In less than two months, a vaccine mandate covering approximately 84 million private-sector workers is scheduled to go into effect. The mandate is currently tied up in court, but that could change at any time. This may cause great uncertainty for some, and a basic understanding of the law can help those potentially affected to plan ahead.
Bear in mind that this is meant to explain what the government can do, not what I think it should do.
The baseline rule for vaccine mandates has been virtually unchallenged for more than 100 years. In 1905, a gentleman named Henning Jacobson was convicted of violating a Massachusetts law requiring anyone 21 or older to get vaccinated for smallpox.
Jacobson took his case to the Supreme Court, believing that the state couldn’t compel him to vaccinate. The court disagreed, ruling that states have the power to pass and enforce laws necessary to protect public health, including mandatory vaccination.
President Biden is in a slightly different situation. The Jacobson case confirmed that states have the power to mandate vaccination under the 10th Amendment of the United States Constitution, but didn’t explicitly extend that power to the federal government. That may be cold comfort to those hoping to avoid the mandate – or welcome relief to those who support it – because if Biden can’t enforce his mandate, Gov. Kathy Hochul could certainly issue an ironclad order of her own.
It’s important to note that personal freedom is not recognized as a legal defense to mandatory vaccination. The law views protecting public health as one of government’s primary responsibilities, and has repeatedly approved actions to protect communities from disease that would be unacceptable in nearly all other circumstances.
Even religious freedom seems to have its limits in the face of a dangerous outbreak, as we can gather from New York’s 2019 repeal of the exemption based on religious belief following a severe measles outbreak.

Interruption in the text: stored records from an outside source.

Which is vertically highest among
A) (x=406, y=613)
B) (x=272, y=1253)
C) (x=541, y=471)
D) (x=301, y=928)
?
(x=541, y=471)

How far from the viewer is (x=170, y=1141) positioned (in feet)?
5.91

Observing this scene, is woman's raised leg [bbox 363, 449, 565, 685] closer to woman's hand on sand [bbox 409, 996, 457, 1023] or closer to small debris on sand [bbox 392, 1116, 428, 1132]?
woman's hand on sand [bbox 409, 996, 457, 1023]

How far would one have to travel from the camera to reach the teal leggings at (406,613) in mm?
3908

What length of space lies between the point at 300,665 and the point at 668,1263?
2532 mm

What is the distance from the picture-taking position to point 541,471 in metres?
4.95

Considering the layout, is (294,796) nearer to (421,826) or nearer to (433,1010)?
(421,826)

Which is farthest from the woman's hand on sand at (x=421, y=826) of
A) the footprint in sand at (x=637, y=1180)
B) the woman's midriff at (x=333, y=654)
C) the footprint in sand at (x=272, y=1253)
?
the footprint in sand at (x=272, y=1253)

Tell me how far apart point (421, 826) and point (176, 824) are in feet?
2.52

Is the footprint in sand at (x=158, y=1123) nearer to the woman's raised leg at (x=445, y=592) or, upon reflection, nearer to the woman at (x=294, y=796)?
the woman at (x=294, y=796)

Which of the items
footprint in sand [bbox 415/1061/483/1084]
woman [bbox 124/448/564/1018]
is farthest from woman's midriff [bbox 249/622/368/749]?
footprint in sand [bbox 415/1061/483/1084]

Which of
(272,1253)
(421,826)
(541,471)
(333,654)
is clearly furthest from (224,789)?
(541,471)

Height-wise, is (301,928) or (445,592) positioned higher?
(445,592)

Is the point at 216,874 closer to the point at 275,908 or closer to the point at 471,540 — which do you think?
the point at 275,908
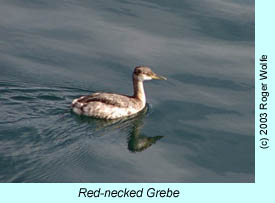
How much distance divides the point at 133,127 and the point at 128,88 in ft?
7.88

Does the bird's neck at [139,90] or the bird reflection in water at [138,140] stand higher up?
the bird's neck at [139,90]

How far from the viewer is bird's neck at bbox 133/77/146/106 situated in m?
17.7

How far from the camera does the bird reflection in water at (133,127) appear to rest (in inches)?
622

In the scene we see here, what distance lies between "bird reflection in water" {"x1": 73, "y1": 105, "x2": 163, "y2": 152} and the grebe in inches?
6.4

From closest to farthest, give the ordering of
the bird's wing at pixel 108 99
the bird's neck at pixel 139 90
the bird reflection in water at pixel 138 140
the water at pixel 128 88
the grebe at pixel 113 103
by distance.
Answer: the water at pixel 128 88 < the bird reflection in water at pixel 138 140 < the grebe at pixel 113 103 < the bird's wing at pixel 108 99 < the bird's neck at pixel 139 90

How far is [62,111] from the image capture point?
54.7 ft

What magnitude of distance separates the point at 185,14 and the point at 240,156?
968 cm

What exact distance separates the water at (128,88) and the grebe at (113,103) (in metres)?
0.26

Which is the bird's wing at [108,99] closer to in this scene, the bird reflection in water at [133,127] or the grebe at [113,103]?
the grebe at [113,103]

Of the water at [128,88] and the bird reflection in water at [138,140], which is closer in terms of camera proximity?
the water at [128,88]

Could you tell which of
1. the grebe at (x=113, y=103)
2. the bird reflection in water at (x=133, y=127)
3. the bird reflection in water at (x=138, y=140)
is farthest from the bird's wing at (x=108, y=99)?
the bird reflection in water at (x=138, y=140)

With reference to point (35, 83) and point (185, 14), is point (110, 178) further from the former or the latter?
point (185, 14)

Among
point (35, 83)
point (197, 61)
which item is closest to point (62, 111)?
point (35, 83)

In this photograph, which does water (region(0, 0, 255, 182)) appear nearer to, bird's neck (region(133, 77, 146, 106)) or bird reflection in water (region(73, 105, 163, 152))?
bird reflection in water (region(73, 105, 163, 152))
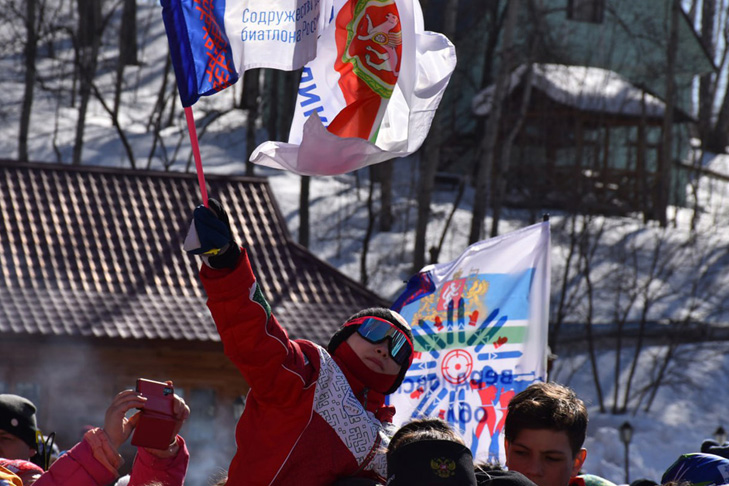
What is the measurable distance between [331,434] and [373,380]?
0.31m

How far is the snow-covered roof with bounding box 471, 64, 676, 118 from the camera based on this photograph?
29.0 meters

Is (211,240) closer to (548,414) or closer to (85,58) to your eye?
(548,414)

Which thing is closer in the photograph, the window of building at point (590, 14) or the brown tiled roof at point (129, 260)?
the brown tiled roof at point (129, 260)

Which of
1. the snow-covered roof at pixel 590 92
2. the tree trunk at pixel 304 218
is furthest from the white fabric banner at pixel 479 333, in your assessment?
the snow-covered roof at pixel 590 92

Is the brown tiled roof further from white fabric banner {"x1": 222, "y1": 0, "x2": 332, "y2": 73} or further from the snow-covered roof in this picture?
the snow-covered roof

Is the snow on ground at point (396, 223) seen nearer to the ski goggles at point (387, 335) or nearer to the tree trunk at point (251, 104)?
the tree trunk at point (251, 104)

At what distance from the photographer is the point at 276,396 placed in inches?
126

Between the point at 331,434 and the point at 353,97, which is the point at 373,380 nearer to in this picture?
the point at 331,434

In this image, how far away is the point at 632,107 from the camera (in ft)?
99.8

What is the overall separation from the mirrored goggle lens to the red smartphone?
2.10ft

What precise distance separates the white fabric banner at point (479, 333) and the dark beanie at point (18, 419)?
2.71 metres

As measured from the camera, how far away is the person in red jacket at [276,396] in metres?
3.10

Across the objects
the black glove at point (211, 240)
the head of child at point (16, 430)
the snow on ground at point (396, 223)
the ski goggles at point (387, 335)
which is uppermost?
the black glove at point (211, 240)

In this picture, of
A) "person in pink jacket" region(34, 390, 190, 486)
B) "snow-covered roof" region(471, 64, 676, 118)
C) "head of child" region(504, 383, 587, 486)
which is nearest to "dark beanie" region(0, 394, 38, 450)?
"person in pink jacket" region(34, 390, 190, 486)
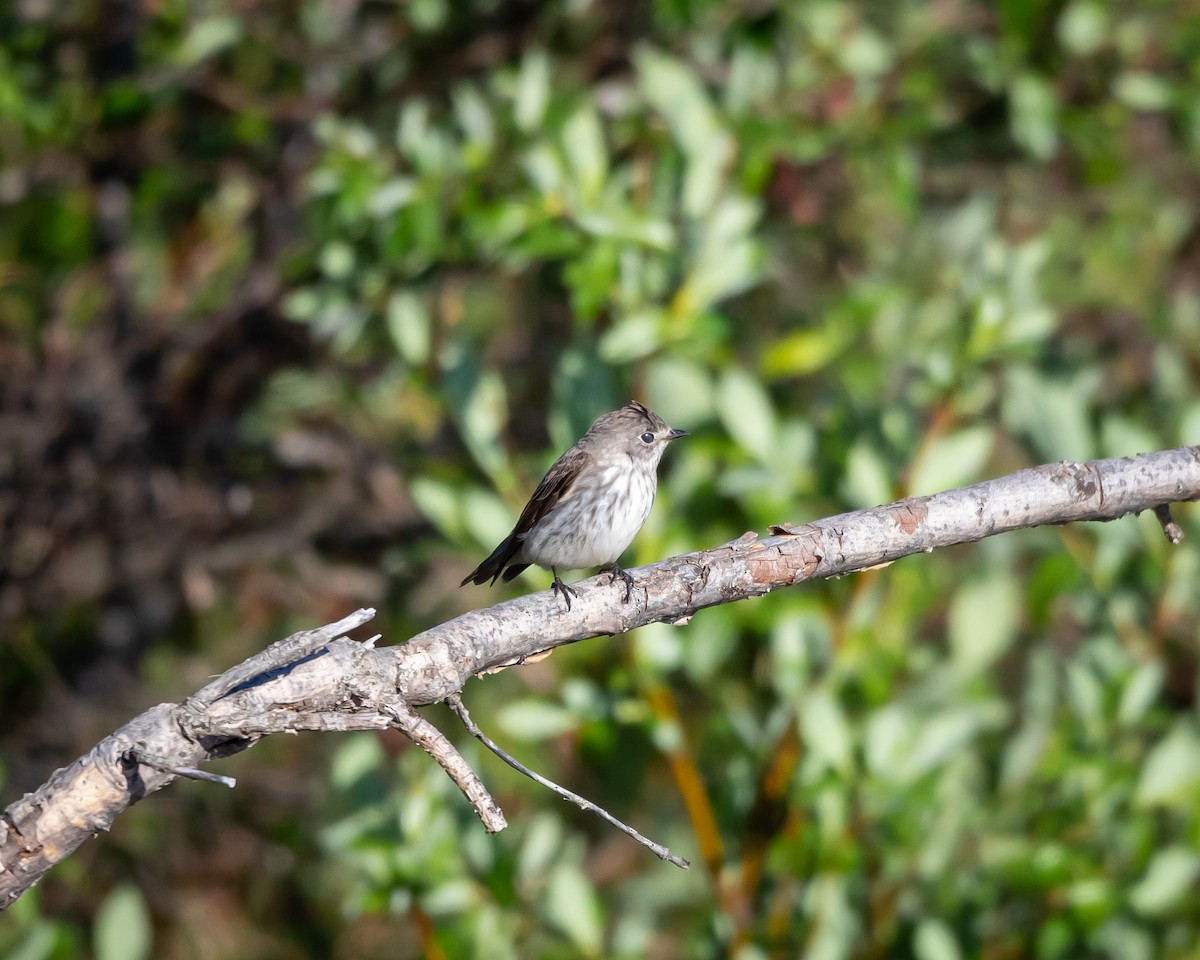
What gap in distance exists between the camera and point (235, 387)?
5.58 metres

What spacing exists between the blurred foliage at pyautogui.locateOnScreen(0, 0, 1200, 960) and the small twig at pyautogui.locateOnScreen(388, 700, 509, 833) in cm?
133

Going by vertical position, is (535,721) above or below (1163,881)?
above

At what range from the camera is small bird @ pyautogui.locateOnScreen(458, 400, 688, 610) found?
418cm

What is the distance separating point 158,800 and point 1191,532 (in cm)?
416

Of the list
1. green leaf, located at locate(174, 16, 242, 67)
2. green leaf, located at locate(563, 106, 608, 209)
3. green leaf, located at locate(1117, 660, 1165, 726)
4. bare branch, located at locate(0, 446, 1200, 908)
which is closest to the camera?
bare branch, located at locate(0, 446, 1200, 908)

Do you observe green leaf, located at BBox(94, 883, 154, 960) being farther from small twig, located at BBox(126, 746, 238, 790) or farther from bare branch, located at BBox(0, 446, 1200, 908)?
small twig, located at BBox(126, 746, 238, 790)

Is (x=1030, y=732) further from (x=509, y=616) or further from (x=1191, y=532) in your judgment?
(x=509, y=616)

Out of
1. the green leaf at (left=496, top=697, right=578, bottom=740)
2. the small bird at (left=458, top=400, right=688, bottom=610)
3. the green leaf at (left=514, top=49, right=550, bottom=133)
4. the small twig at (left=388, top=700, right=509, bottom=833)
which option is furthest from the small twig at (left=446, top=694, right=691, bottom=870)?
the green leaf at (left=514, top=49, right=550, bottom=133)

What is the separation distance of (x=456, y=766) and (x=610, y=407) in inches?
64.6

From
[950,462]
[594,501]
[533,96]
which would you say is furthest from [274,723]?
[533,96]

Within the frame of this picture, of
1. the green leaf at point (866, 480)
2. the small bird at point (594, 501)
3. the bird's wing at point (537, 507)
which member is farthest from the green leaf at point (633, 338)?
the green leaf at point (866, 480)

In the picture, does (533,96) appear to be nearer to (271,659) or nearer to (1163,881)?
(271,659)

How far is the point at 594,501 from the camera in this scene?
4.42 meters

Smallpox and Covid-19 are not the only two afflictions for which the government has required the public to roll up our sleeves in service of achieving herd immunity. The vast majority of parents will recall presenting proof that their child had been inoculated against measles, mumps and rubella in order to enroll in kindergarten. Most states also require children to be vaccinated against meningitis by the seventh grade.
It’s uncertain whether the president’s mandate will survive the courts. But, hesitant private-sector workers should be aware that the governor could issue one too, and the result of her order would not be uncertain at all.
Eric J. Mikols is a lawyer in Buffalo.